ACTIVITY: Please reproduce each line of the data below exactly as shown.

DATASET:
-- Opening Marker --
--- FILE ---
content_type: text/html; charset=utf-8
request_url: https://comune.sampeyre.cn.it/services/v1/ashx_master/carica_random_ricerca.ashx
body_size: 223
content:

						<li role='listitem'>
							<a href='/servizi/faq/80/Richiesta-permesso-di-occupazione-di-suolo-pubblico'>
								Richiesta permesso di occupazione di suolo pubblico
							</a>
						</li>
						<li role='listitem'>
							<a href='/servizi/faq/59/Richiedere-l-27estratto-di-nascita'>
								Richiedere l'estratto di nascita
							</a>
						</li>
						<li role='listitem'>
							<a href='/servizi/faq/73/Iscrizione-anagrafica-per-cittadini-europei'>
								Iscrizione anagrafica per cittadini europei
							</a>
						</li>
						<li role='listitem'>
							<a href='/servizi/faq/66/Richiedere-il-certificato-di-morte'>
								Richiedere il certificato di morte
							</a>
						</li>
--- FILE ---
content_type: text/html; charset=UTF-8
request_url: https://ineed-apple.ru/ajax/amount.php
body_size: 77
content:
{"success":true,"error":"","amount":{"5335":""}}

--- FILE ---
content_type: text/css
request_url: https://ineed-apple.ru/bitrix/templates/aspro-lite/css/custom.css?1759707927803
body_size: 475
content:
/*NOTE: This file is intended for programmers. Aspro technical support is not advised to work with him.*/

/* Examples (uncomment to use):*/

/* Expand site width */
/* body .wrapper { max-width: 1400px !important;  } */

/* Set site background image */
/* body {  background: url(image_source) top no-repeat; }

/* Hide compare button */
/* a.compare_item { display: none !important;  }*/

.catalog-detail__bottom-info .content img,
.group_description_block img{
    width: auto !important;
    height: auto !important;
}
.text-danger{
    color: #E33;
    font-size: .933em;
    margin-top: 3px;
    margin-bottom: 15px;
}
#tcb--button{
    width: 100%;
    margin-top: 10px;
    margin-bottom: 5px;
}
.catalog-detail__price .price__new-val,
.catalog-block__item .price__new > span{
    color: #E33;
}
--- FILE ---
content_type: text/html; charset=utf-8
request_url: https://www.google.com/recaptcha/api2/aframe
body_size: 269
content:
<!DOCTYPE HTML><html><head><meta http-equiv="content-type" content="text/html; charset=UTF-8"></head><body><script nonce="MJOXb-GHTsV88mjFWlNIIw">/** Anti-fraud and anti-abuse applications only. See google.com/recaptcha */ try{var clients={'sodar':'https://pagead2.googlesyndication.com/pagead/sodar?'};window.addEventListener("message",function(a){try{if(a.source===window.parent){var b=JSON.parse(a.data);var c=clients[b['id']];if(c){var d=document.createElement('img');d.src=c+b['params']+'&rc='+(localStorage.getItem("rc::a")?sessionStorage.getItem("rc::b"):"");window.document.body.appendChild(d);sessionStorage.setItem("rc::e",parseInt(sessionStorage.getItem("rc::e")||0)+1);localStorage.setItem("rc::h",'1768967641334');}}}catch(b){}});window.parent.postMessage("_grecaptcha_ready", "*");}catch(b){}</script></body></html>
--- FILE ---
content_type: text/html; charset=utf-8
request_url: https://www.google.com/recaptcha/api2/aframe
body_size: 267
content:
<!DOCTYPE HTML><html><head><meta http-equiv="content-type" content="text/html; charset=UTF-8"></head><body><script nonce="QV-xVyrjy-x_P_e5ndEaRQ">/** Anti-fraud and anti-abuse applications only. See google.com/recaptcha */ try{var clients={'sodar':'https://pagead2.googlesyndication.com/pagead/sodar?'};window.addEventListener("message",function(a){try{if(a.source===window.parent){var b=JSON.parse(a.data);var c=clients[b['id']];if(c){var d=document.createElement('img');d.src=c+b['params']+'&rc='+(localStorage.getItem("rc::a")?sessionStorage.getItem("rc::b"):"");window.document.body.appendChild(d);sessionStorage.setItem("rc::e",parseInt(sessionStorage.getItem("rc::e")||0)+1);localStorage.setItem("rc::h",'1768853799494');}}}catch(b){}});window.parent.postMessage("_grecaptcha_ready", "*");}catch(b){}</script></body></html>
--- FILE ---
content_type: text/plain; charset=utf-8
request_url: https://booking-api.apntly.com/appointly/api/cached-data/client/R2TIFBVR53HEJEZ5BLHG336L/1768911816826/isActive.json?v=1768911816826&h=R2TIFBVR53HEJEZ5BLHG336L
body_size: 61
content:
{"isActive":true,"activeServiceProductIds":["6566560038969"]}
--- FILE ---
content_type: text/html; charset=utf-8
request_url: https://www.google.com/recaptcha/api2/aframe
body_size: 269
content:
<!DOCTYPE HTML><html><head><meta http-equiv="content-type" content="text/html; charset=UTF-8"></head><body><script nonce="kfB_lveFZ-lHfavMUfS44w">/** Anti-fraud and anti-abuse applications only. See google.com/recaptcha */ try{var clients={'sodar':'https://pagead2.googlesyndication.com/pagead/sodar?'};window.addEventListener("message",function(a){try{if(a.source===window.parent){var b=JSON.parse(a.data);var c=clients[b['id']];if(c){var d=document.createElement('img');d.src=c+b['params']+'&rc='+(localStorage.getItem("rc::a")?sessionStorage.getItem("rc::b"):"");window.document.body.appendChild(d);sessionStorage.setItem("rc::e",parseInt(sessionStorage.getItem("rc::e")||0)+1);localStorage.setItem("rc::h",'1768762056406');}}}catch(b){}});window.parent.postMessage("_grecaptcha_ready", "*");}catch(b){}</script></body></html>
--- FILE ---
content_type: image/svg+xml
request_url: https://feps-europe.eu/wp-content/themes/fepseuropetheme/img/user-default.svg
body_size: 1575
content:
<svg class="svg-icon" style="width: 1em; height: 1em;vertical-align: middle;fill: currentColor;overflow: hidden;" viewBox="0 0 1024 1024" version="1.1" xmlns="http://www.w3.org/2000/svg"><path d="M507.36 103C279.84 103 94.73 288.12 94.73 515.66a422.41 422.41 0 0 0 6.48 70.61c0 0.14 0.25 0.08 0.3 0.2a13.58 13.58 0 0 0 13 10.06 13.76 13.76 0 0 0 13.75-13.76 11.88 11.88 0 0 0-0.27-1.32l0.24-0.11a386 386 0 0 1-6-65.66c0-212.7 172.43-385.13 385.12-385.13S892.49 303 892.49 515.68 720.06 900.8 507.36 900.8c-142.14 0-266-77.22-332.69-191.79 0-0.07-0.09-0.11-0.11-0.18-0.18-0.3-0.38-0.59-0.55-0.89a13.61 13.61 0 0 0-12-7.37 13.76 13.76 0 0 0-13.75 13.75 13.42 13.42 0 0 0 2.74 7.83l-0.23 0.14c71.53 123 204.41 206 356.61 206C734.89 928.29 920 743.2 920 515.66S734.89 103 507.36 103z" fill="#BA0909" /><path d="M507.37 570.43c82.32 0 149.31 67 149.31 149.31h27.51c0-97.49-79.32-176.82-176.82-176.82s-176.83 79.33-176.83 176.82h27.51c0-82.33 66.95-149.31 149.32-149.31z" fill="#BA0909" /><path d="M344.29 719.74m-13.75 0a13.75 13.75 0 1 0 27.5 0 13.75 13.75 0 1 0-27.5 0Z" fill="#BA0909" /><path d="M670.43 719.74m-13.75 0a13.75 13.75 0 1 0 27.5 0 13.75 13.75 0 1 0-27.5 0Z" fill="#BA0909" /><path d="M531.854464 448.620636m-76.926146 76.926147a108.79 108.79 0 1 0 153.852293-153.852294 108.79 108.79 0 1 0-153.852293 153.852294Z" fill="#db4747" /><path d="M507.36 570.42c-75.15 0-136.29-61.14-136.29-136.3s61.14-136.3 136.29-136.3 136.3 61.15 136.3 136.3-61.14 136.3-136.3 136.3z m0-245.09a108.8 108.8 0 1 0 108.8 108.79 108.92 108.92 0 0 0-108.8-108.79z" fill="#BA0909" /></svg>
-- Closing Marker --
OUTPUT FOR THIS TASK:
--- FILE ---
content_type: text/html; charset=utf-8
request_url: https://comune.sampeyre.cn.it/services/v1/ashx_master/carica_random_ricerca.ashx
body_size: 223
content:

						<li role='listitem'>
							<a href='/servizi/faq/80/Richiesta-permesso-di-occupazione-di-suolo-pubblico'>
								Richiesta permesso di occupazione di suolo pubblico
							</a>
						</li>
						<li role='listitem'>
							<a href='/servizi/faq/59/Richiedere-l-27estratto-di-nascita'>
								Richiedere l'estratto di nascita
							</a>
						</li>
						<li role='listitem'>
							<a href='/servizi/faq/73/Iscrizione-anagrafica-per-cittadini-europei'>
								Iscrizione anagrafica per cittadini europei
							</a>
						</li>
						<li role='listitem'>
							<a href='/servizi/faq/66/Richiedere-il-certificato-di-morte'>
								Richiedere il certificato di morte
							</a>
						</li>
--- FILE ---
content_type: text/html; charset=UTF-8
request_url: https://ineed-apple.ru/ajax/amount.php
body_size: 77
content:
{"success":true,"error":"","amount":{"5335":""}}

--- FILE ---
content_type: text/css
request_url: https://ineed-apple.ru/bitrix/templates/aspro-lite/css/custom.css?1759707927803
body_size: 475
content:
/*NOTE: This file is intended for programmers. Aspro technical support is not advised to work with him.*/

/* Examples (uncomment to use):*/

/* Expand site width */
/* body .wrapper { max-width: 1400px !important;  } */

/* Set site background image */
/* body {  background: url(image_source) top no-repeat; }

/* Hide compare button */
/* a.compare_item { display: none !important;  }*/

.catalog-detail__bottom-info .content img,
.group_description_block img{
    width: auto !important;
    height: auto !important;
}
.text-danger{
    color: #E33;
    font-size: .933em;
    margin-top: 3px;
    margin-bottom: 15px;
}
#tcb--button{
    width: 100%;
    margin-top: 10px;
    margin-bottom: 5px;
}
.catalog-detail__price .price__new-val,
.catalog-block__item .price__new > span{
    color: #E33;
}
--- FILE ---
content_type: text/html; charset=utf-8
request_url: https://www.google.com/recaptcha/api2/aframe
body_size: 269
content:
<!DOCTYPE HTML><html><head><meta http-equiv="content-type" content="text/html; charset=UTF-8"></head><body><script nonce="MJOXb-GHTsV88mjFWlNIIw">/** Anti-fraud and anti-abuse applications only. See google.com/recaptcha */ try{var clients={'sodar':'https://pagead2.googlesyndication.com/pagead/sodar?'};window.addEventListener("message",function(a){try{if(a.source===window.parent){var b=JSON.parse(a.data);var c=clients[b['id']];if(c){var d=document.createElement('img');d.src=c+b['params']+'&rc='+(localStorage.getItem("rc::a")?sessionStorage.getItem("rc::b"):"");window.document.body.appendChild(d);sessionStorage.setItem("rc::e",parseInt(sessionStorage.getItem("rc::e")||0)+1);localStorage.setItem("rc::h",'1768967641334');}}}catch(b){}});window.parent.postMessage("_grecaptcha_ready", "*");}catch(b){}</script></body></html>
--- FILE ---
content_type: text/html; charset=utf-8
request_url: https://www.google.com/recaptcha/api2/aframe
body_size: 267
content:
<!DOCTYPE HTML><html><head><meta http-equiv="content-type" content="text/html; charset=UTF-8"></head><body><script nonce="QV-xVyrjy-x_P_e5ndEaRQ">/** Anti-fraud and anti-abuse applications only. See google.com/recaptcha */ try{var clients={'sodar':'https://pagead2.googlesyndication.com/pagead/sodar?'};window.addEventListener("message",function(a){try{if(a.source===window.parent){var b=JSON.parse(a.data);var c=clients[b['id']];if(c){var d=document.createElement('img');d.src=c+b['params']+'&rc='+(localStorage.getItem("rc::a")?sessionStorage.getItem("rc::b"):"");window.document.body.appendChild(d);sessionStorage.setItem("rc::e",parseInt(sessionStorage.getItem("rc::e")||0)+1);localStorage.setItem("rc::h",'1768853799494');}}}catch(b){}});window.parent.postMessage("_grecaptcha_ready", "*");}catch(b){}</script></body></html>
--- FILE ---
content_type: text/plain; charset=utf-8
request_url: https://booking-api.apntly.com/appointly/api/cached-data/client/R2TIFBVR53HEJEZ5BLHG336L/1768911816826/isActive.json?v=1768911816826&h=R2TIFBVR53HEJEZ5BLHG336L
body_size: 61
content:
{"isActive":true,"activeServiceProductIds":["6566560038969"]}
--- FILE ---
content_type: text/html; charset=utf-8
request_url: https://www.google.com/recaptcha/api2/aframe
body_size: 269
content:
<!DOCTYPE HTML><html><head><meta http-equiv="content-type" content="text/html; charset=UTF-8"></head><body><script nonce="kfB_lveFZ-lHfavMUfS44w">/** Anti-fraud and anti-abuse applications only. See google.com/recaptcha */ try{var clients={'sodar':'https://pagead2.googlesyndication.com/pagead/sodar?'};window.addEventListener("message",function(a){try{if(a.source===window.parent){var b=JSON.parse(a.data);var c=clients[b['id']];if(c){var d=document.createElement('img');d.src=c+b['params']+'&rc='+(localStorage.getItem("rc::a")?sessionStorage.getItem("rc::b"):"");window.document.body.appendChild(d);sessionStorage.setItem("rc::e",parseInt(sessionStorage.getItem("rc::e")||0)+1);localStorage.setItem("rc::h",'1768762056406');}}}catch(b){}});window.parent.postMessage("_grecaptcha_ready", "*");}catch(b){}</script></body></html>
--- FILE ---
content_type: image/svg+xml
request_url: https://feps-europe.eu/wp-content/themes/fepseuropetheme/img/user-default.svg
body_size: 1575
content:
<svg class="svg-icon" style="width: 1em; height: 1em;vertical-align: middle;fill: currentColor;overflow: hidden;" viewBox="0 0 1024 1024" version="1.1" xmlns="http://www.w3.org/2000/svg"><path d="M507.36 103C279.84 103 94.73 288.12 94.73 515.66a422.41 422.41 0 0 0 6.48 70.61c0 0.14 0.25 0.08 0.3 0.2a13.58 13.58 0 0 0 13 10.06 13.76 13.76 0 0 0 13.75-13.76 11.88 11.88 0 0 0-0.27-1.32l0.24-0.11a386 386 0 0 1-6-65.66c0-212.7 172.43-385.13 385.12-385.13S892.49 303 892.49 515.68 720.06 900.8 507.36 900.8c-142.14 0-266-77.22-332.69-191.79 0-0.07-0.09-0.11-0.11-0.18-0.18-0.3-0.38-0.59-0.55-0.89a13.61 13.61 0 0 0-12-7.37 13.76 13.76 0 0 0-13.75 13.75 13.42 13.42 0 0 0 2.74 7.83l-0.23 0.14c71.53 123 204.41 206 356.61 206C734.89 928.29 920 743.2 920 515.66S734.89 103 507.36 103z" fill="#BA0909" /><path d="M507.37 570.43c82.32 0 149.31 67 149.31 149.31h27.51c0-97.49-79.32-176.82-176.82-176.82s-176.83 79.33-176.83 176.82h27.51c0-82.33 66.95-149.31 149.32-149.31z" fill="#BA0909" /><path d="M344.29 719.74m-13.75 0a13.75 13.75 0 1 0 27.5 0 13.75 13.75 0 1 0-27.5 0Z" fill="#BA0909" /><path d="M670.43 719.74m-13.75 0a13.75 13.75 0 1 0 27.5 0 13.75 13.75 0 1 0-27.5 0Z" fill="#BA0909" /><path d="M531.854464 448.620636m-76.926146 76.926147a108.79 108.79 0 1 0 153.852293-153.852294 108.79 108.79 0 1 0-153.852293 153.852294Z" fill="#db4747" /><path d="M507.36 570.42c-75.15 0-136.29-61.14-136.29-136.3s61.14-136.3 136.29-136.3 136.3 61.15 136.3 136.3-61.14 136.3-136.3 136.3z m0-245.09a108.8 108.8 0 1 0 108.8 108.79 108.92 108.92 0 0 0-108.8-108.79z" fill="#BA0909" /></svg>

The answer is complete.